I have made an appointment with Spawn’s pediatrician in two weeks to do some testing.  My husband isn’t going to be too terribly happy about this turn of events, but if ever there is a time for me to buck him I think the time will be now.  He’s convinced that Spawn is fine because Spawn is just like him, and god knows there is nothing wrong with him.  He just doesn’t understand what it’s like to live with his special intensity.  And having attained the age of 40+, the intensity is thank heavens tempered by age and exhaustion, but a six-year-old (“and a half!”) is only going to get more intense for the forseeable future.  I just think that Spawn deserves a better chance at success.  The kid shouldn’t need to fight so hard for everything just because the kid’s old man did.  Where is the logic in that argument? 

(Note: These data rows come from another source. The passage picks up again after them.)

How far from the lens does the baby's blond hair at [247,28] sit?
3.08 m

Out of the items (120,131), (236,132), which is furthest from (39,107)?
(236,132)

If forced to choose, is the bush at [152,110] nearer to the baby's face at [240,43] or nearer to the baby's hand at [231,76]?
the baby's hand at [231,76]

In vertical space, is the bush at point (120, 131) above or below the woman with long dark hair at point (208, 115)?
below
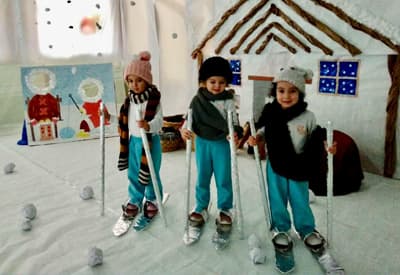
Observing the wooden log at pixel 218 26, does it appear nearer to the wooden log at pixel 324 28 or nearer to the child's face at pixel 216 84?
the wooden log at pixel 324 28

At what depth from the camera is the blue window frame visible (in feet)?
6.96

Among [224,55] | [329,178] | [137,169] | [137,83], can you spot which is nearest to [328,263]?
[329,178]

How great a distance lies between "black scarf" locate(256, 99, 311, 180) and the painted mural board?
190cm

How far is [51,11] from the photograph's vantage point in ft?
10.0

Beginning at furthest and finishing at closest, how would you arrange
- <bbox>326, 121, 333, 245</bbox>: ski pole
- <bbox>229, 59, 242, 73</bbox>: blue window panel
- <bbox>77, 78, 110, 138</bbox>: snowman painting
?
1. <bbox>77, 78, 110, 138</bbox>: snowman painting
2. <bbox>229, 59, 242, 73</bbox>: blue window panel
3. <bbox>326, 121, 333, 245</bbox>: ski pole

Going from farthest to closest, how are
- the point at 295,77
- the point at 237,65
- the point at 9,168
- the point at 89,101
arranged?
the point at 89,101, the point at 237,65, the point at 9,168, the point at 295,77

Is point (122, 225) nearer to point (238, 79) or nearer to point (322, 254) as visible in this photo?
point (322, 254)

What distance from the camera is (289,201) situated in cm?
141

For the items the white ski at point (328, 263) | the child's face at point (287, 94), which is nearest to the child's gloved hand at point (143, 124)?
the child's face at point (287, 94)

I am so far resisting the urge to read everything I can about different learning issues, because obviously I got my medical degree off a cereal box and have no business diagnosing my own child.  I don’t want to hype myself up and be reduced to breathing into a paper bag.  Let the professionals handle this, let them tell me what’s going on, let them lay out some options for me.  Let them do what it is they do.  Once I get their learned opinion I’ll do that thing that I do so well:  research and analysis. 

God, it’s going to be a long two weeks.